An Ode to the Front Porch

An Ode to the Front Porch

It’s fashionable among urbanites to look upon the suburbs with disdain. Big city apologists snub their noses at two-car garages, lawns and expanses of empty sidewalks. They decry the necessity of cars and lack of public transportation.

But there is one feature of the American suburbs that I love: the front porch. It’s more than a place to collect Amazon boxes or display Halloween decorations. A properly designed front porch connects your home to the neighborhood. It invites your neighbors to stop and chat for a spell.

I fell in love with front porches with my first home. On Sunday mornings the newspaper landed there with a heavy thud. I would shuffle out there with my coffee and rifle through paper. Neighbors would walk past with their dogs or kids on the way to the park. Most would just wave and say “hello,” but some would stop briefly to catch up. In the spring I would smell freshly mowed grass (no allergies) as people did their gardening.

My first home, a little California bungalow where I spent Sunday mornings on the porch.

This slow unwinding of a morning, this indoor-outdoor connection is not possible in a high rise apartment building.
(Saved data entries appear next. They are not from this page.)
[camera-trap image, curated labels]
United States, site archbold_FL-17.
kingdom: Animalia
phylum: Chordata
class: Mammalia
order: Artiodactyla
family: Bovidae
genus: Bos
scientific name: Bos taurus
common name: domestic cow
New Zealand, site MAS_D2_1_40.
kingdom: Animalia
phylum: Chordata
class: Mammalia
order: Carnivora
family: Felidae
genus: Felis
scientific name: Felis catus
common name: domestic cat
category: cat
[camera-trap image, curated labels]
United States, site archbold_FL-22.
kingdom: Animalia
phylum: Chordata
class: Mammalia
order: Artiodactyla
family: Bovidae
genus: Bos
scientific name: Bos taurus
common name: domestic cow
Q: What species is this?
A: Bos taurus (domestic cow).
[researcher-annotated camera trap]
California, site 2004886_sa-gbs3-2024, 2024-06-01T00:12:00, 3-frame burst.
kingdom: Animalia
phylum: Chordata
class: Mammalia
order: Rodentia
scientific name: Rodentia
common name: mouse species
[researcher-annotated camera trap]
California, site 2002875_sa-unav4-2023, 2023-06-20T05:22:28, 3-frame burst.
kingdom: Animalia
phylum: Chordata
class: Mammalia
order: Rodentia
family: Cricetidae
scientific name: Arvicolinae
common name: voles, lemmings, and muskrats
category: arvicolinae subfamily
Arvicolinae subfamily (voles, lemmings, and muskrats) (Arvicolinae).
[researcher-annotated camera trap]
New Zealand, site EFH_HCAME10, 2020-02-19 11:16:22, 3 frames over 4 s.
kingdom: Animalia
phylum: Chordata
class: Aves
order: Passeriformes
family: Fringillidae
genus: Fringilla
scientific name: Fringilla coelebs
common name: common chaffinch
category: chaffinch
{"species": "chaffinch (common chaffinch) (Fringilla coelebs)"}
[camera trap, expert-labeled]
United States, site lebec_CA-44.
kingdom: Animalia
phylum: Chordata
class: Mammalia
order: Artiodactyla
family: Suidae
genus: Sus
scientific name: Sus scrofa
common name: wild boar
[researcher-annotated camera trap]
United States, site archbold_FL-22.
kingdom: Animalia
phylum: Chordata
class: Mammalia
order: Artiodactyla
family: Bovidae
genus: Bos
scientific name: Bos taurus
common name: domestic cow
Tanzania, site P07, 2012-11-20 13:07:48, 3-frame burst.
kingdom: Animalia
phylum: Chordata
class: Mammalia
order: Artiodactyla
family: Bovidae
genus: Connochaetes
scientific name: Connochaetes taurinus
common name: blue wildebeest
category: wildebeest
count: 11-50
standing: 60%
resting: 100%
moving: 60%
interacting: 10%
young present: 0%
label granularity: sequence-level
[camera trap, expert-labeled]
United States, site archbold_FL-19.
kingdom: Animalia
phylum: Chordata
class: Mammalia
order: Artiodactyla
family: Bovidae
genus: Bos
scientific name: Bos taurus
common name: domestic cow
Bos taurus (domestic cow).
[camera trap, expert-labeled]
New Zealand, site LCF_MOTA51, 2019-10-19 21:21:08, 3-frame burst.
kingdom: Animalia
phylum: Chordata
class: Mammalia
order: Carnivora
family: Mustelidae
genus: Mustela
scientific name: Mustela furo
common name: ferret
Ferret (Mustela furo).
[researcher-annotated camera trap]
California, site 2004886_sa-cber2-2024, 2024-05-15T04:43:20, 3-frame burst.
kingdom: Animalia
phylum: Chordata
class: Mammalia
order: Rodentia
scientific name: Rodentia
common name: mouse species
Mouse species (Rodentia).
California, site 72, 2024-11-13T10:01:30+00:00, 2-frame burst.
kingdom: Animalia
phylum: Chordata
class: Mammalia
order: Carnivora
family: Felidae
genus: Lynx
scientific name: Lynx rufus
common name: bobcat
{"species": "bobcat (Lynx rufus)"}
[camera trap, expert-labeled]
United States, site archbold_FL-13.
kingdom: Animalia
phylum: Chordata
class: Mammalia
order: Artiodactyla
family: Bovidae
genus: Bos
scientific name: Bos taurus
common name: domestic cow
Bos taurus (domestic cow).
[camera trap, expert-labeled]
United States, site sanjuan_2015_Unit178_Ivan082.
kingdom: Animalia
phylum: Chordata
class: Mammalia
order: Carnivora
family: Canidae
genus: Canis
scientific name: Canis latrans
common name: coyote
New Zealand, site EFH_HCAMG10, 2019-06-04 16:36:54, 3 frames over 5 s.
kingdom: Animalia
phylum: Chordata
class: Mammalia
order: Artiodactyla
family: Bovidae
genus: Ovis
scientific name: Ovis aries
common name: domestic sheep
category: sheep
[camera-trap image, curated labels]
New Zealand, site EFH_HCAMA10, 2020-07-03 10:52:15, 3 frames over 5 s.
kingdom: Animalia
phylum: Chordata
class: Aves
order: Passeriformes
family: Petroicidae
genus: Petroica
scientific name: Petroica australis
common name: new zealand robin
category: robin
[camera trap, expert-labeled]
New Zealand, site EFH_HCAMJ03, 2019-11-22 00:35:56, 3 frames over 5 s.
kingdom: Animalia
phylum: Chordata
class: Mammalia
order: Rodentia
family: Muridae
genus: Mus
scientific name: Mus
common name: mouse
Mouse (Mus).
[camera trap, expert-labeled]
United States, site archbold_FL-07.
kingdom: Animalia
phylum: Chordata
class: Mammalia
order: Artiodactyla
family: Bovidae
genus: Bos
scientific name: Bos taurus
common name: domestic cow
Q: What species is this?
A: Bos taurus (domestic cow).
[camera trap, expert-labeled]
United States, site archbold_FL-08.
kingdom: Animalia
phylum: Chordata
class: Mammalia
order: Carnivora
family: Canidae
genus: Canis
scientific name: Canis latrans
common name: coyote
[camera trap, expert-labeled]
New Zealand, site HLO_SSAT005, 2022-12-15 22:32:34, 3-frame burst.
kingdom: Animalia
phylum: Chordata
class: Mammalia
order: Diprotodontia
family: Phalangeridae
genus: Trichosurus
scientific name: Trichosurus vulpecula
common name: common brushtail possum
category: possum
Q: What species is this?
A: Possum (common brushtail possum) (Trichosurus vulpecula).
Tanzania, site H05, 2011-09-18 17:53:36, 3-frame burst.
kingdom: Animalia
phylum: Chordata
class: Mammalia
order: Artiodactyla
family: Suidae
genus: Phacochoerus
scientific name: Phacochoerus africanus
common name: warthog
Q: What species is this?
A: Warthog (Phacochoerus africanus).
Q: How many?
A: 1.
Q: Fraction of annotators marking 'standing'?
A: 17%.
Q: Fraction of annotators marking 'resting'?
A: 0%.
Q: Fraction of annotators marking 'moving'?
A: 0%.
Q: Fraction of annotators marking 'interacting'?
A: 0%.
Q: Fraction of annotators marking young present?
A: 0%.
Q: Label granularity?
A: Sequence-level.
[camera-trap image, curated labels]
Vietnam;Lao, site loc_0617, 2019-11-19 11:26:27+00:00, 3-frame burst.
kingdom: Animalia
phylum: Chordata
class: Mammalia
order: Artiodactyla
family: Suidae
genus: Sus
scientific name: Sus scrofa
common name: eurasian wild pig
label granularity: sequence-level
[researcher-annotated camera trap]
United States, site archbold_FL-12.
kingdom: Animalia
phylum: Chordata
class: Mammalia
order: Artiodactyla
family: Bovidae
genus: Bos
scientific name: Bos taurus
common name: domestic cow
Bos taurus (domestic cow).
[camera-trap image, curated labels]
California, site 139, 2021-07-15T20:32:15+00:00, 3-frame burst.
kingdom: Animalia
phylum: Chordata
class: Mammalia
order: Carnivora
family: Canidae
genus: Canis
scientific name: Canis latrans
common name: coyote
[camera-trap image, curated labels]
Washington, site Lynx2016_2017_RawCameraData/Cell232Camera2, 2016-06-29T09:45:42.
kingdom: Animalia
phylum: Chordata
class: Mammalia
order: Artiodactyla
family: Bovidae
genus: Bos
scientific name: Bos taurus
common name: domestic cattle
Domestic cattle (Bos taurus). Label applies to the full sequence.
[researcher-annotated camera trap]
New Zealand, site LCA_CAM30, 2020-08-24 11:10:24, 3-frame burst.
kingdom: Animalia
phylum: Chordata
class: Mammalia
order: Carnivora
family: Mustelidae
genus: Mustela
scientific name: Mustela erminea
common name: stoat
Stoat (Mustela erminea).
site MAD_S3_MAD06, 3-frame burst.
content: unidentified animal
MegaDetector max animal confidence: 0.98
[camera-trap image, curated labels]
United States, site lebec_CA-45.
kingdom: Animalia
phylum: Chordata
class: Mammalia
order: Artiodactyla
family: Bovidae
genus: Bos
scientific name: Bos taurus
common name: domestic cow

It’s not the same as a veranda or a terrace. A front porch is an invitation. It is literally the threshold between your private space and the community that surrounds you.

Here are some of my favorite features of front porches, and the elements that create an inviting space.

Even a tiny porch can be welcoming by just adding a chair.
Porch swings add a playful vibe.
Different seating areas extend the home’s living space.
In the American South, it is traditional to paint the porch ceiling a robin’s egg blue.
A front porch that’s been screened adds a new room and keeps the bugs out in the evening.
Potted plants, pillows and an outdoor rug create a cozy space for relaxing.
The mother of all porches: the wrap-around porch that is common in farmhouse style homes.

In my other project, I explore the question of life transitions and personal thresholds. The American front porch is the perfect metaphor for the connection between your inner and outer life, the moment where exposure meets safety.